● **WRITTEN TASK**: Which lines below contain the string "instances"? Locate each one and copy it out in full.

● **MATERIAL FOR THE TASK**:
** begin **
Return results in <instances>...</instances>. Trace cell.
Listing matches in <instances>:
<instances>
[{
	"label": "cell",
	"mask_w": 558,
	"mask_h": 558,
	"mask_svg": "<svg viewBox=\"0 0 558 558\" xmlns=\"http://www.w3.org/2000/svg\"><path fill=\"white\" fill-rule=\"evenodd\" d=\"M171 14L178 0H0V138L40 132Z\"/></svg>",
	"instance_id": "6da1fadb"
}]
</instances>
** end **
** begin **
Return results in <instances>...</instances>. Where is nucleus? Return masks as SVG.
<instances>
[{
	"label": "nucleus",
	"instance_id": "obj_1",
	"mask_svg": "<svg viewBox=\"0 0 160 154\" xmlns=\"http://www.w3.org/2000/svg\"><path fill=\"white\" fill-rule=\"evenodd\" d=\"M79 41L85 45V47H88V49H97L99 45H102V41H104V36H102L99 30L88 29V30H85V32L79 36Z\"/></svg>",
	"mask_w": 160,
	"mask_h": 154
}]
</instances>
** end **
● **RESPONSE TO THIS EXERCISE**:
Return results in <instances>...</instances>. Trace cell.
Listing matches in <instances>:
<instances>
</instances>
Return results in <instances>...</instances>. Where is nucleus? Return masks as SVG.
<instances>
</instances>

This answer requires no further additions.